Cysteinyl leukotrienes enhance tumour necrosis factor-α-induced matrix metalloproteinase-9 in human monocytes/macrophages

Authors


Correspondence:
Takashi Ichiyama, Department of Pediatrics, Yamaguchi University School of Medicine, 1-1-1 Minamikogushi, Ube, Yamaguchi 755-8505, Japan.
E-mail: ichiyama@yamaguchi-u.ac.jp

Summary

Background Matrix metalloproteinase-9 (MMP-9) is an important enzyme responsible for airway remodelling. Monocytes/macrophages have a cysteinyl leukotriene 1 (cysLT1) receptor, but its function is poorly understood.

Objective To elucidate the function of the cysLT1 receptor of human monocytes/macrophages in MMP-9 production.

Methods We examined the effect of cysLTs (LTC4, -D4 and -E4) on TNF-α-induced MMP-9 production in THP-1 cells, a human monocytic leukaemia cell line and peripheral blood CD14+ monocytes/macrophages. In addition, we examined the effect of pranlukast, a cysLT1 receptor antagonist, on the enhancement of TNF-α-induced MMP-9 production by cysLTs.

Results ELISA revealed that LTC4 and -D4, but not -E4, enhanced TNF-α-induced MMP-9 production in THP-1 cells and peripheral blood CD14+ monocytes/macrophages.
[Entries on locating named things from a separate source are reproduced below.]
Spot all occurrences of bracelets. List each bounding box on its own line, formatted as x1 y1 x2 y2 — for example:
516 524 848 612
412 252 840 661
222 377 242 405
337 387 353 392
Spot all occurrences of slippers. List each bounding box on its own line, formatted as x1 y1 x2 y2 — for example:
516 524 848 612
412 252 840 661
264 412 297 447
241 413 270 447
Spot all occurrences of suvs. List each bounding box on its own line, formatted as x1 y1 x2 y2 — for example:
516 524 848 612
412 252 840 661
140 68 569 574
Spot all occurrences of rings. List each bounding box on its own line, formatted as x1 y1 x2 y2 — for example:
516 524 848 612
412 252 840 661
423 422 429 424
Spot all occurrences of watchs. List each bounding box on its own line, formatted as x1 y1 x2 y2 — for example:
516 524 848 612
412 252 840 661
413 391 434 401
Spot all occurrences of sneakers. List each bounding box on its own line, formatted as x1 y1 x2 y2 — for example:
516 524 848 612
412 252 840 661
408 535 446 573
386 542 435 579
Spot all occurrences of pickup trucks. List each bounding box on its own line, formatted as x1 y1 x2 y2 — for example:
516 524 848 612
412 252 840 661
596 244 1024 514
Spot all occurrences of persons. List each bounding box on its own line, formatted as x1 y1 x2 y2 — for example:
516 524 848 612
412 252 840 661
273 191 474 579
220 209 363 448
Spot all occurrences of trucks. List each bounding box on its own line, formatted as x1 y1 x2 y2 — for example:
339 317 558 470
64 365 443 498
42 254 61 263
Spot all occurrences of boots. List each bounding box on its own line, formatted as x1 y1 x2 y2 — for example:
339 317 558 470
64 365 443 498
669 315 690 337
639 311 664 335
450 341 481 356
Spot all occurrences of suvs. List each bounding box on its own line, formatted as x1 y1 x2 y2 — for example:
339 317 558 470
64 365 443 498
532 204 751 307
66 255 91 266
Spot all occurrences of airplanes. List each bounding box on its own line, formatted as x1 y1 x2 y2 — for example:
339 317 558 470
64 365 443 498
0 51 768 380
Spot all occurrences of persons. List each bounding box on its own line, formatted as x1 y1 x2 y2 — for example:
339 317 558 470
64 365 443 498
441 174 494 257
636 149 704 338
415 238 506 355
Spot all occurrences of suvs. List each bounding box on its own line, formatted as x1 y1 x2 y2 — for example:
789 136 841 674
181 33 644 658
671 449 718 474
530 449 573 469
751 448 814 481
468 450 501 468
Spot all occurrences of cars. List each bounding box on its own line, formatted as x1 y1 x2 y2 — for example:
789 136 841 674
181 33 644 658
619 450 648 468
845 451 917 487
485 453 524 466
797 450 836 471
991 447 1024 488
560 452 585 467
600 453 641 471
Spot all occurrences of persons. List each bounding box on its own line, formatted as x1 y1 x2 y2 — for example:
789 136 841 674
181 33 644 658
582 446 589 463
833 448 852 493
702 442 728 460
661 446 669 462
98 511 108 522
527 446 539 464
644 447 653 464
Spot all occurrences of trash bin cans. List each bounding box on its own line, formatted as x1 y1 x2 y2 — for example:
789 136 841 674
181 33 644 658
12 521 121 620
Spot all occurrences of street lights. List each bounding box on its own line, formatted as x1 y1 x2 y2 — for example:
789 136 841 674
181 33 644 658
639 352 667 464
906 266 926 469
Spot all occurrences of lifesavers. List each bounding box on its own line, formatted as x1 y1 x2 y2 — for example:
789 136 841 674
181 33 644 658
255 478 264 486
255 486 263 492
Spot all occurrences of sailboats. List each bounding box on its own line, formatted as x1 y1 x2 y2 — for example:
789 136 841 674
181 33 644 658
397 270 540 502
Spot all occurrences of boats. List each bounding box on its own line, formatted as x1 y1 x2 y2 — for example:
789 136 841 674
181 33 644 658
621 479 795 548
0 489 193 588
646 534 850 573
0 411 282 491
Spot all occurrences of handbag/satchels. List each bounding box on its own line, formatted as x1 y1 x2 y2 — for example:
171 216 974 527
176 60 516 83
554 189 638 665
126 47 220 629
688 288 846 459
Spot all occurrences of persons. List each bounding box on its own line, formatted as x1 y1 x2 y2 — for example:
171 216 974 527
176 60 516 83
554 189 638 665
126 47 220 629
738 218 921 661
Real-time polymerase chain reaction demonstrated that LTC4 and -D4, but not -E4, increased MMP-9 mRNA expression induced by TNF-α in THP-1 cells. Moreover, we demonstrated that pranlukast completely inhibited the enhancement of TNF-α-induced MMP-9 production by LTC4 and -D4 in THP-1 cells and peripheral blood CD14+ monocytes/macrophages.

Conclusion LTC4 and -D4 enhanced the TNF-α-induced MMP-9 production via binding the cysLT1 receptor in human monocytes/macrophages. Pranlukast inhibited the enhancements by LTC4 and D4.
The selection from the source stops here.